🤖 AI Summary
Existing virtual try-on (VTON) methods struggle with long-sleeve-to-short-sleeve conversion due to the absence of exposed skin regions in source images, leading to unrealistic skin detail reconstruction. To address this, we propose UR-VTON: a training-free, universal VTON framework introducing the first “remove-then-try-on” two-stage paradigm that explicitly decouples garment removal from re-dressing. Methodologically, UR-VTON integrates dynamic classifier-free guidance (Dynamic CFG) scheduling, a high-frequency feature-driven Structural Refiner for geometric fidelity, and DDPM-based sampling to enhance generation diversity and skin/texture realism. Evaluated on our newly constructed LS-TON benchmark—designed specifically for sleeve-length generalization—UR-VTON achieves state-of-the-art performance in skin authenticity, structural consistency, and cross-sleeve-length generalization. It delivers significantly more credible and photorealistic clothing previews for e-commerce applications.
📝 Abstract
Virtual try-on (VTON) is a crucial task for enhancing user experience in online shopping by generating realistic garment previews on personal photos. Although existing methods have achieved impressive results, they struggle with long-sleeve-to-short-sleeve conversions-a common and practical scenario-often producing unrealistic outputs when exposed skin is underrepresented in the original image. We argue that this challenge arises from the ''majority'' completion rule in current VTON models, which leads to inaccurate skin restoration in such cases.
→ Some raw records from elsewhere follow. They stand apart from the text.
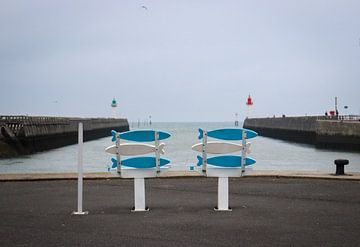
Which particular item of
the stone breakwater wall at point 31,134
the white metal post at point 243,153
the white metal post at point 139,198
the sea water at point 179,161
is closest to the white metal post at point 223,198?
the white metal post at point 243,153

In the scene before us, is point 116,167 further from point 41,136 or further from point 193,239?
point 41,136

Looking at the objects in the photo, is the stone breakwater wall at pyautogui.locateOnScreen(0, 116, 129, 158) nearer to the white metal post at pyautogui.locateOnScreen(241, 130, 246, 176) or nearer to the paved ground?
the paved ground

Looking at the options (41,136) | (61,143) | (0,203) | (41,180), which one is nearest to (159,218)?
(0,203)

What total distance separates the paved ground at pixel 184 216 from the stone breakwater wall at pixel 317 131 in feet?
132

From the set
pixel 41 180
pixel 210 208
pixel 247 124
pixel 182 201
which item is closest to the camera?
pixel 210 208

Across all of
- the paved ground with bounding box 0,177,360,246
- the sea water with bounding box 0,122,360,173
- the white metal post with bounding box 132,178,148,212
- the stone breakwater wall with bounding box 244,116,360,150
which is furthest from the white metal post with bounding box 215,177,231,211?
the stone breakwater wall with bounding box 244,116,360,150

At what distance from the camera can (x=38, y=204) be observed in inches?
336

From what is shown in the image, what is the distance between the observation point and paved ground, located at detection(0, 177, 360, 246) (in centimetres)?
601

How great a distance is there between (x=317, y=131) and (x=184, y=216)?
5287 centimetres

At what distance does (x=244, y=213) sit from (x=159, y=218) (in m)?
1.23

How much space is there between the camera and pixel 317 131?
58.3 metres

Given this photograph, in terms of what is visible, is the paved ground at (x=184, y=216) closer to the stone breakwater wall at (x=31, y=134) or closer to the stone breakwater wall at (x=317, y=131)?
the stone breakwater wall at (x=31, y=134)

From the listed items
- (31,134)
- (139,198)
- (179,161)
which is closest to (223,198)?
(139,198)

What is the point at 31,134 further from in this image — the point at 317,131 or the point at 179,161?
the point at 317,131
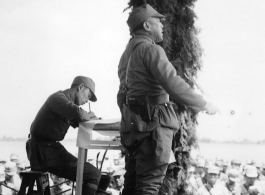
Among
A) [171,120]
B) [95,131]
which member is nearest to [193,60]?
[95,131]

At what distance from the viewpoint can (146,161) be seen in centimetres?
201

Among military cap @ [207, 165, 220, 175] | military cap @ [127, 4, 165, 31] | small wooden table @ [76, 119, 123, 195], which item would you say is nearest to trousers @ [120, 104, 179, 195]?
military cap @ [127, 4, 165, 31]

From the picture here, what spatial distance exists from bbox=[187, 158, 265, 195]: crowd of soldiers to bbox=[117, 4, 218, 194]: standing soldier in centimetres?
203

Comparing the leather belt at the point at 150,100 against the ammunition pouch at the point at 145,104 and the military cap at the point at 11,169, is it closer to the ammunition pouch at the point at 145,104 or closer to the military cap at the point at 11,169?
the ammunition pouch at the point at 145,104

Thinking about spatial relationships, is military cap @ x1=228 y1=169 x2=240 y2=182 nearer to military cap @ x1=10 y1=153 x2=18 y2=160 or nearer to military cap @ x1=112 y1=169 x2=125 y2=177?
military cap @ x1=112 y1=169 x2=125 y2=177

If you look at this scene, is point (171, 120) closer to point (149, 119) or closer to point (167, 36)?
point (149, 119)

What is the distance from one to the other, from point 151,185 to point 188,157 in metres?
1.44

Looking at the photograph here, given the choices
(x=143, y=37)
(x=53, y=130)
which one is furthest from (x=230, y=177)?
(x=143, y=37)

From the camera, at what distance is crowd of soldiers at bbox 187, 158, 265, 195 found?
4.04 m

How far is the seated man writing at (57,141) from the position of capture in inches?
120

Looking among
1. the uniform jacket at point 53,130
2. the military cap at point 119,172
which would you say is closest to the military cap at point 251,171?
the military cap at point 119,172

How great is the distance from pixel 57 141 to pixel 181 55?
57.9 inches

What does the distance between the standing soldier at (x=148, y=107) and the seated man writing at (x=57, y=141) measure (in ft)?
2.81

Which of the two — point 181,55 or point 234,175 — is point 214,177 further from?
point 181,55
To address this, we propose UR-VTON (Undress-Redress Virtual Try-ON), a novel, training-free framework that can be seamlessly integrated with any existing VTON method. UR-VTON introduces an ''undress-to-redress'' mechanism: it first reveals the user's torso by virtually ''undressing,'' then applies the target short-sleeve garment, effectively decomposing the conversion into two more manageable steps. Additionally, we incorporate Dynamic Classifier-Free Guidance scheduling to balance diversity and image quality during DDPM sampling, and employ Structural Refiner to enhance detail fidelity using high-frequency cues. Finally, we present LS-TON, a new benchmark for long-sleeve-to-short-sleeve try-on. Extensive experiments demonstrate that UR-VTON outperforms state-of-the-art methods in both detail preservation and image quality. Code will be released upon acceptance.